January 1968 witnessed the debut of the 280 SE model, which had a newly developed 2.8-liter engine with 160 hp and became the successor of the 250 SE. This change of generation did not only affect the saloon, but also the two-door versions. Apart from the new engine, only some details had been changed in the coupé and the convertible; like the saloon, both received flatter one-piece decorative wheel covers with integrated boss cap. At the same time as the 2.5-liter models, production of the Type 300 SE coupé and convertible was stopped. There was no immidiate successor, but this was not really necessary either, as engine power was only 10 hp lower than in the 2.8-liter versions and the same driving performance was achieved because of their lower weight.
In September 1969 the more powerful 280 SE 3.5 coupé and convertible models were presented.
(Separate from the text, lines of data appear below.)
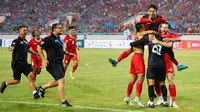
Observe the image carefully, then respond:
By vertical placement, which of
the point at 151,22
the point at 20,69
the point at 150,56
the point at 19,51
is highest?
the point at 151,22

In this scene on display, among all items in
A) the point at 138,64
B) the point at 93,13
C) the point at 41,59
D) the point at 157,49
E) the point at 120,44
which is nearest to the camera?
the point at 157,49

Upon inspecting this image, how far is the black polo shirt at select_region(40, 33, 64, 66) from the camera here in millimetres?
10500

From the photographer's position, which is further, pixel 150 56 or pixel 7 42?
pixel 7 42

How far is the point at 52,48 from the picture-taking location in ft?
34.7

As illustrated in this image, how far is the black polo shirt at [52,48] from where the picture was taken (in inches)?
413

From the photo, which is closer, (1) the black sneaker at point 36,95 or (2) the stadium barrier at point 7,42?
(1) the black sneaker at point 36,95

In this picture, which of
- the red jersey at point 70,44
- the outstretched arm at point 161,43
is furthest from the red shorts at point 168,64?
the red jersey at point 70,44

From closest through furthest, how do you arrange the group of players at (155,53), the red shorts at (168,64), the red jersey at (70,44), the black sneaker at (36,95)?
the group of players at (155,53)
the red shorts at (168,64)
the black sneaker at (36,95)
the red jersey at (70,44)

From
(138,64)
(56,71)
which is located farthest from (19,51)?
(138,64)

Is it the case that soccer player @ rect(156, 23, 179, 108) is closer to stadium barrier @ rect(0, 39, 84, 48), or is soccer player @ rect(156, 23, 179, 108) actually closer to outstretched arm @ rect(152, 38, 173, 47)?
outstretched arm @ rect(152, 38, 173, 47)

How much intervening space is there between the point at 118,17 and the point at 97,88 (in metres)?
43.8

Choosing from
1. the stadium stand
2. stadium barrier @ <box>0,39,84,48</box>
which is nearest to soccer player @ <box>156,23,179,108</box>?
the stadium stand

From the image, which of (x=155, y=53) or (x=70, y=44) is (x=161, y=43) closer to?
(x=155, y=53)

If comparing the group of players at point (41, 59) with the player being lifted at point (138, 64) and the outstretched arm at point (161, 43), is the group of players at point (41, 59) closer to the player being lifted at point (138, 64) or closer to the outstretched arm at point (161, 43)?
the player being lifted at point (138, 64)
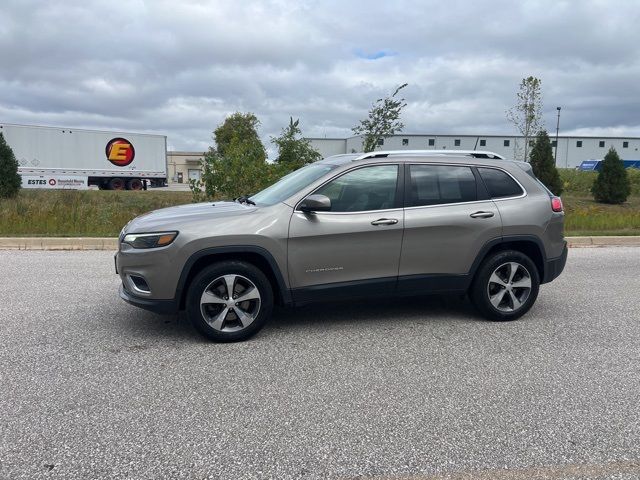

The completely new 3.5-liter V8-engine with 200 hp was very quiet and smooth and made sports car performance possible. These new models, and also the 280 versions with the 2.8-liter 6-cylinder engine had minor external modifications. The radiator grill was lower and wider and the bonnet was accordingly lower at the front. The bumpers were also modified, now being fitted with rubber strips like on the saloons. There were no external differences between the 8-cylinder versions and the new 6-cylinder versions.
In May 1971 the production of the 2.8-liter coupés and convertible ended and two months later the production of the 8-cylinder versions also ceased, thus bringing the ten-year era of the 111 and 112 series coupés and convertible to an end. A total of 28,918 coupés and 7,013 convertible of this range were built in Sindelfingen. The most exclusive version was the 300 SE convertible with 708 units produced, followed by the 250 SE convertible (954 units), the 280 SE 3.5 convertible (1,232 units) and the 280 SE convertible (1,390 units). The 220 SEb coupé achieved the highest production volume with 14,173 units.
The 350 SLC, which became available from February 1972, was the successor of the coupé models. This car was not based on a saloon, however, but on the SL model, which had been launched in April 1971. No replacement was planned for the convertibles; fresh air Mercedes drivers had to be content with the two-seater SL.